Fine. The feature is “The Barber of Seville” overture by the incomparable Rossini, which is one my favorite pieces to whistle. (I’m a good whistler. I know, I know - that’s like saying “I’m one hell of a spoons player.” No one ever wants to hear other people whistle; it’s musical onanism.) So I whistle the piece and conduct it, to the consternation of Jasper and Gnat. They’re both standing in the kitchen, looking at me with blank looks.

Whadju doin, daddee?

Conducting! And I’m conducting the realistic way, slightly anticipating the action instead of reacting to it!


Whadju doin, daddee?

Top of the hour news; I think well, maybe this is a little presumptuous, calling the show and expecting to be on. But then the phone rang: they were calling me. Okay - but let’s get in and get out.

That wasn’t exactly how it turned out. Hugh had two other guests - a California legislator and famed SacBee blogger Dan Weintraub, and for the next hour we all discussed the internet and its effects on campaigns. Great fun. And I can say with some confidence that I was the only person on the show who spent most of the time ironing pants. True: I do radio interviews in the bedroom; it’s far enough away from the family room so ambient tot / canine ruckus doesn’t make it on the air, and it gives me plenty of room to pace. (Generalissimo, audio expert that he is, asked where I was when I did the phoners, because he could detect the occasional changes in room tone.

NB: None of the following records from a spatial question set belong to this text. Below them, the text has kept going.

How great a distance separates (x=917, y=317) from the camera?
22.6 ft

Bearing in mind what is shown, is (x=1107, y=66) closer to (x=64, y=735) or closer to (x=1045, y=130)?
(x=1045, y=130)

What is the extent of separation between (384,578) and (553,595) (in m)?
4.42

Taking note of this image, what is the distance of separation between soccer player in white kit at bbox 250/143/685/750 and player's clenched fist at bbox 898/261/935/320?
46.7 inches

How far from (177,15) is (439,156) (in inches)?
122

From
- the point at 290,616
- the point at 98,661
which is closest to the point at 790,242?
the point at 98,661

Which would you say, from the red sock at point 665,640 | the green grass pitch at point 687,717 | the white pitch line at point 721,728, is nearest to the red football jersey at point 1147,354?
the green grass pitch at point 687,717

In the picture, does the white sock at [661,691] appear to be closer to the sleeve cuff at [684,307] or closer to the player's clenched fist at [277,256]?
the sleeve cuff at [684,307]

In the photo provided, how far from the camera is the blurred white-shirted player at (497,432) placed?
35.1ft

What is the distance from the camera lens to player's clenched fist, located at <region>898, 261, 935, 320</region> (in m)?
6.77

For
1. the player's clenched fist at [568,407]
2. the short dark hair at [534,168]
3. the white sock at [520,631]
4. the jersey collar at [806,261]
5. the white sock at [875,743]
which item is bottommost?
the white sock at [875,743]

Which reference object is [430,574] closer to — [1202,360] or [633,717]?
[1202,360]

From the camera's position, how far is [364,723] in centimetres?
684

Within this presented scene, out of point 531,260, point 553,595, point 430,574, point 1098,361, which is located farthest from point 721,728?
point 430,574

He could hear when I left the bedroom in my pacing and entered the tiled bathroom.) But there was a little downtime between questions, so I thought: let’s iron.

I just remembered a phoner I did with Jessica Hahn in the late 80s - she was ironing at the time, too.

Somehow that was alluring in a way that me, ironing, was not.

Okay, that’s it; outta here for the rest of the week. Big extravaganza due on the site next week, and I say that fully prepared to back it up. Hint:

"Interiors." See you Monday.

(Note! There are still Strib columns on Thu and Sun.) (Although so far, the sunday column, which I am working on now at 12:02 AM, stinks. I will reroute power to the auxillary couplings and see if that helps; if now, I might have to reconfigure the deflector array.)